An inquest is yet to be held into Mrs McGinn’s death and the Trust have not admitted liability over her case. However, Trust bosses have paid £15,000 to her family for the appalling care she endured.

Laura Barlow, from Irwin Mitchell’s London office said: “This terrible case has highlighted disturbing failings which cannot be allowed to be repeated.  Mrs McGinn’s death was a preventable incident which would not have occurred if the necessary safety measures had been in place.

“The decision of the Trust to settle the claim prior to the inquest demonstrates their acknowledgment of serious problems, and the family are now keen for the organisation to offer an apology.

“We also want the findings of any investigations carried out into the case to be shared with NHS Trusts across the country so that lessons can be learnt and future suffering prevented.”

Mrs McGinn, a former housewife and Second World War land army medal holder, was originally admitted to hospital following problems with new blood pressure medication prescribed at Broomfield hospital in September 2009. Upon her return home her behaviour became erratic. 

Her son, Barry, 60, explains: “Mum was very carefree and independent up until that point, but following her discharge with the new medication she became unwell and was admitted to hospital.

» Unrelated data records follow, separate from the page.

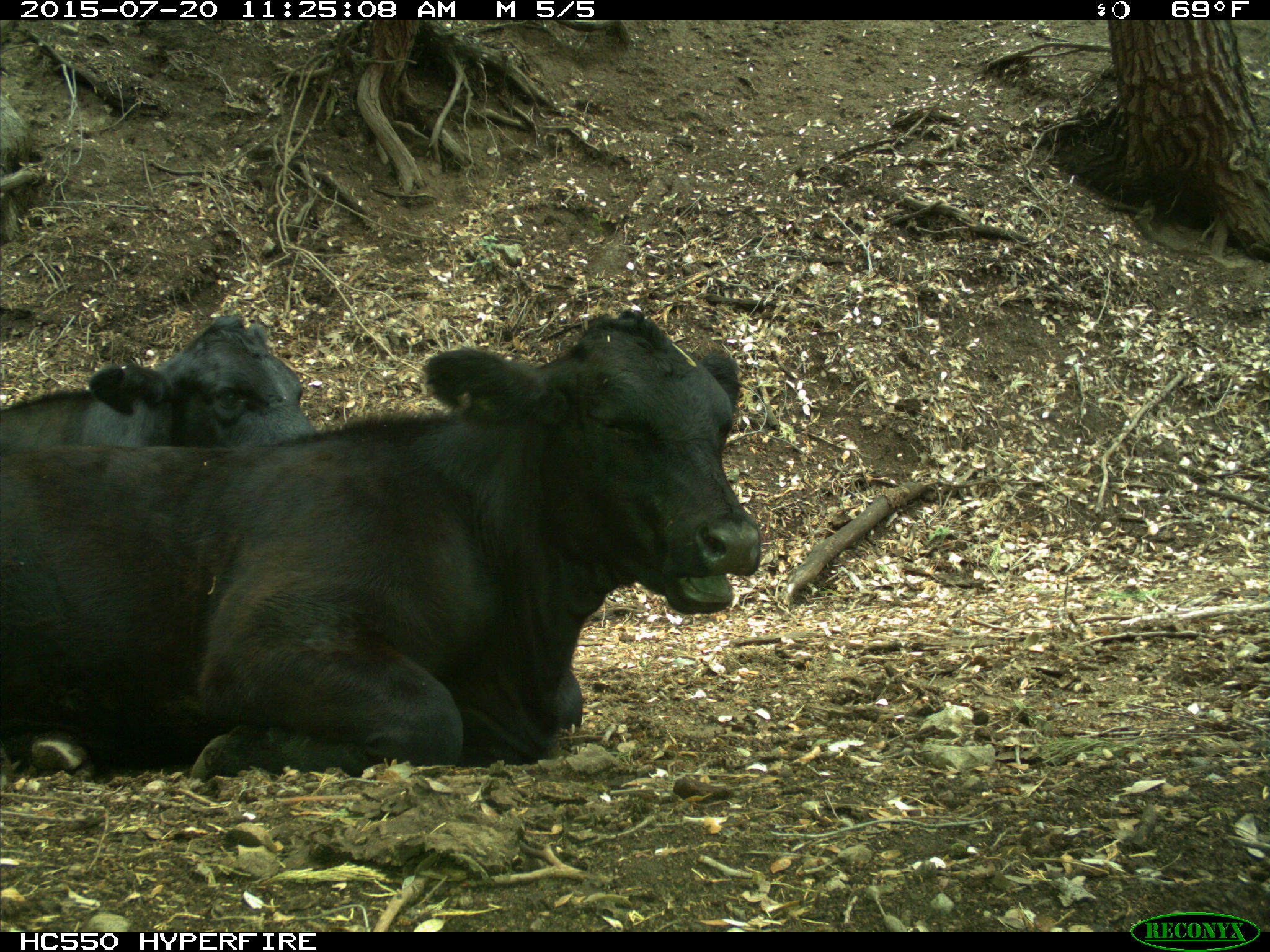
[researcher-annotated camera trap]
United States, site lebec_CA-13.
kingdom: Animalia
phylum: Chordata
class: Mammalia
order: Artiodactyla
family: Bovidae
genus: Bos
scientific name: Bos taurus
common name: domestic cow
Bos taurus (domestic cow).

“All of the family thought this would be the best thing for her, but if we had known what was going to happen we would have felt very differently.”

Throughout her stay, the family witnessed a general lack of care towards Mrs McGinn’s safety.  She suffered bruising to her face, chest and arms after a series of falls. However, while the family raised concerns over the level of observation she was under, nothing changed.

Barry recalls: “We were initially very worried when we saw mum with injuries in hospital. However, we were somewhat reassured when it was acknowledged that she needed ongoing monitoring.”

Mrs McGinn was transferred to The Ruby Ward at the Crystal Centre at the end of November 2009. However, she continued to fall and suffered injuries including bruising, bleeding from the head and a dislocated shoulder.

While records state she fell eight times between October and January, the family think that the problems were worse than Mrs McGinn’s medical notes suggested.

“The staff acknowledged a number of falls, but we regularly saw her with black eyes and bruising when there was no record of an incident,” Barry outlines.

“We would always share our concerns with staff but we often felt that they were falling on deaf ears. It was heartbreaking to see our mother so frail when she had so recently been independent.”

Peggy suffered nosebleeds and vomiting after her last recorded fall at the Crystal Centre on January 14th 2010.   A CT scan revealed bleeding on the brain and she was transferred to Queen’s Hospital in Romford for surgery. Days after being taken off life support following the operation, she died.

Barry continues: “We were devastated when mum passed away, but the grief soon turned to anger because she had died as a result of yet another fall.

“We couldn’t understand why she wasn’t being monitored regularly and how this could have been allowed to happen again, so we decided to seek advice about how we could get answers and hold the Trust to account.”

An offer of £15,000 for settlement was made to the Trust in December 2010, which was then accepted in the following month. No date has yet been set for the inquest into the cause of Peggy’s death.

Barry concludes: “Whilst we know that nothing will bring mum back, we are hoping that no one else will suffer the way she did.  We hope that lessons can be learnt that will ensure that measures are put in place to prevent these types of incidents happening to other patients.  In circumstances where an incident does occur, we hope that families are given full and honest information.

Laura Barlow adds: “It is unacceptable for a patient and their loved ones to have to suffer the double blow of care problems and a failure to record incidents properly, but this is what the McGinns have faced.

“We would urge the trust to provide the McGinn family with the apology they deserve, and information about what systems are in place to prevent this situation being repeated.  Only then will the family be able to move on with their lives.”